**Collected data entries:**
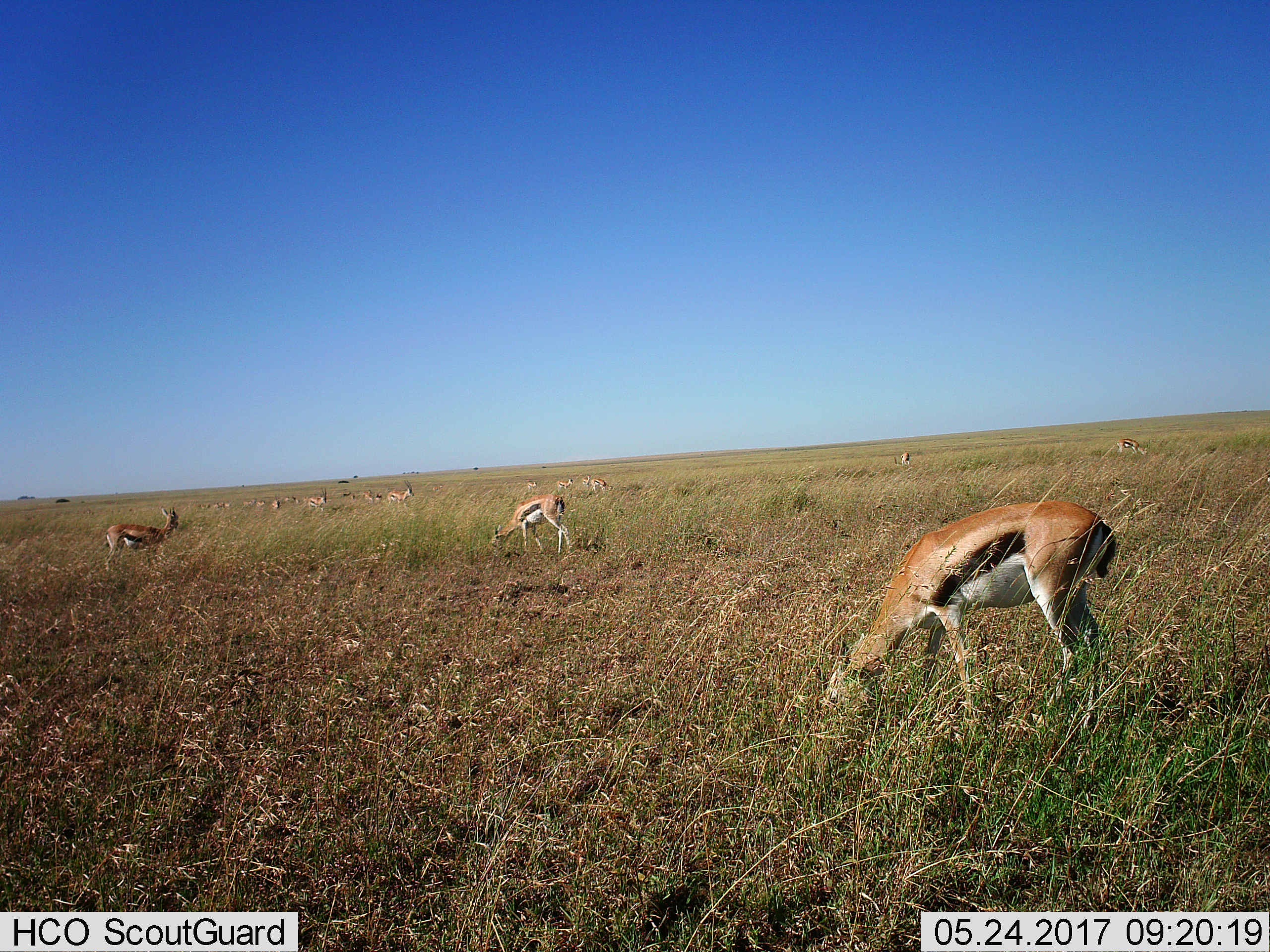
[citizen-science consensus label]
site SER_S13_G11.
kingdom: Animalia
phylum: Chordata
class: Mammalia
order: Artiodactyla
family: Bovidae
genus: Eudorcas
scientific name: Eudorcas thomsonii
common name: thomson's gazelle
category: gazellethomsons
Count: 11-50.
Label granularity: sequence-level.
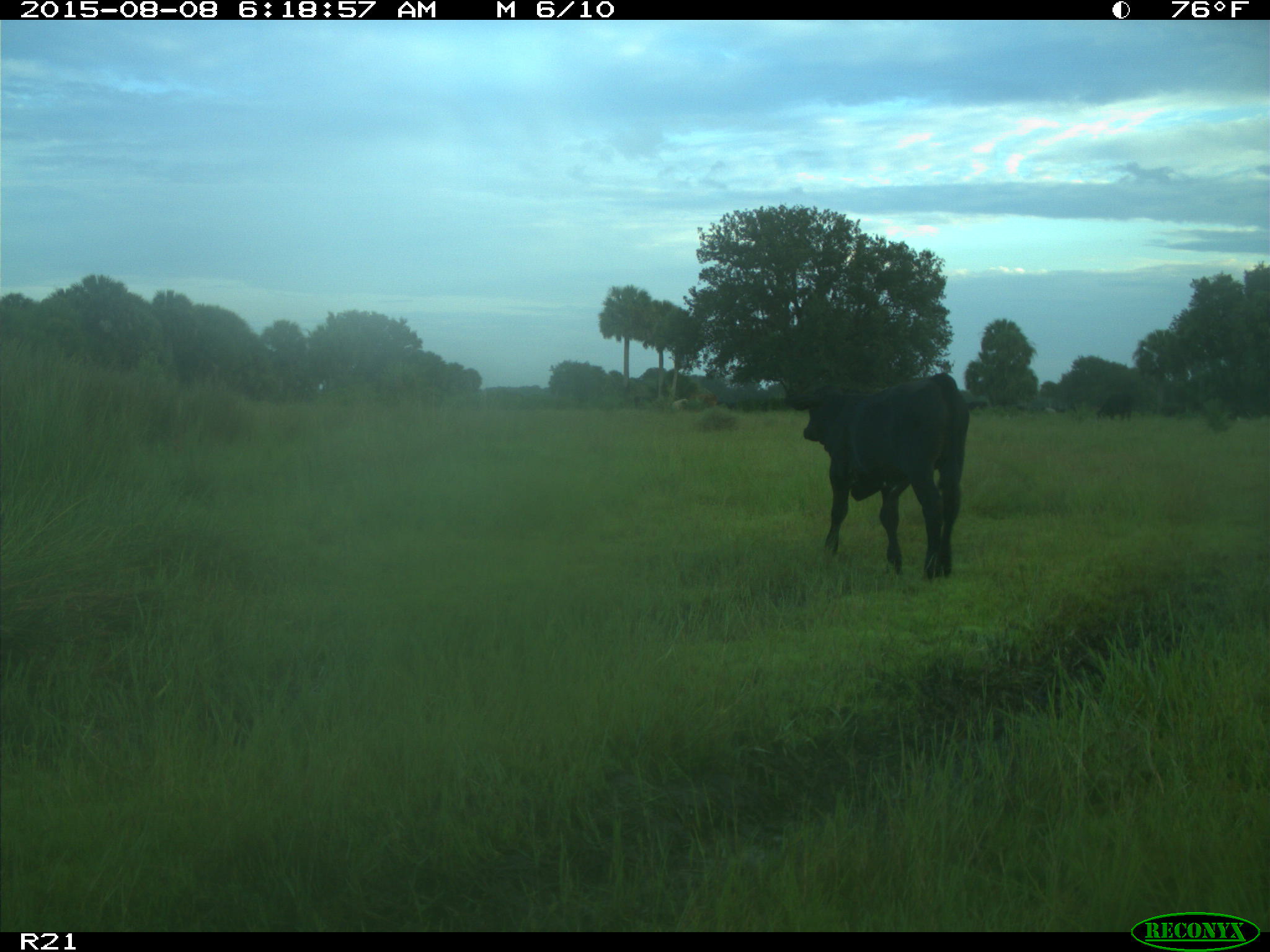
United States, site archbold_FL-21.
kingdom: Animalia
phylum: Chordata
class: Mammalia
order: Artiodactyla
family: Bovidae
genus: Bos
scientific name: Bos taurus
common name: domestic cow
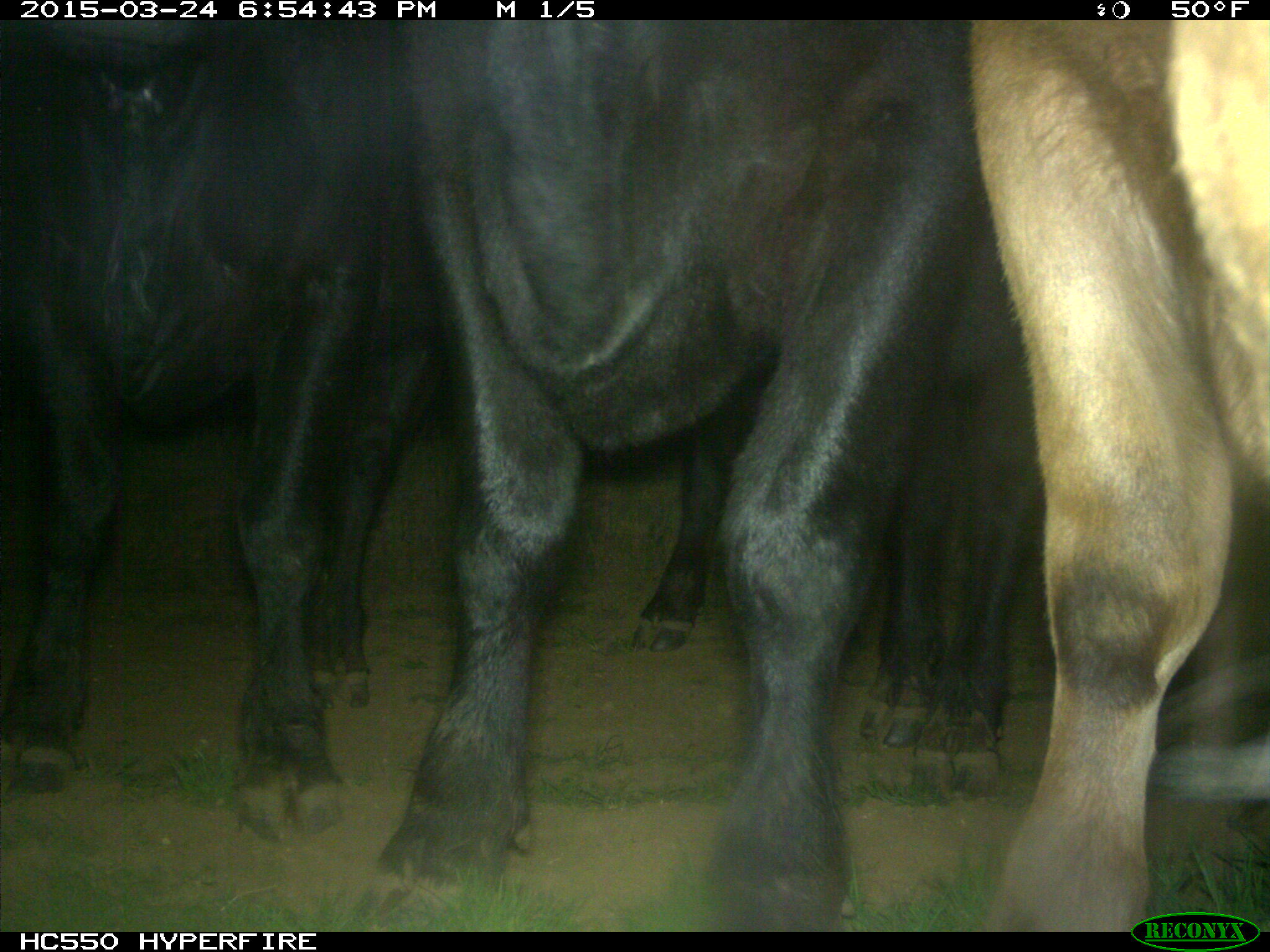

**HOW TO COMPLETE THIS TASK:** Reprint all the data above verbatim, excluding pictures.

**SOLUTION FOR THIS PROBLEM:**
[citizen-science consensus label]
site SER_S13_G11.
kingdom: Animalia
phylum: Chordata
class: Mammalia
order: Artiodactyla
family: Bovidae
genus: Eudorcas
scientific name: Eudorcas thomsonii
common name: thomson's gazelle
category: gazellethomsons
Count: 11-50.
Label granularity: sequence-level.
United States, site archbold_FL-21.
kingdom: Animalia
phylum: Chordata
class: Mammalia
order: Artiodactyla
family: Bovidae
genus: Bos
scientific name: Bos taurus
common name: domestic cow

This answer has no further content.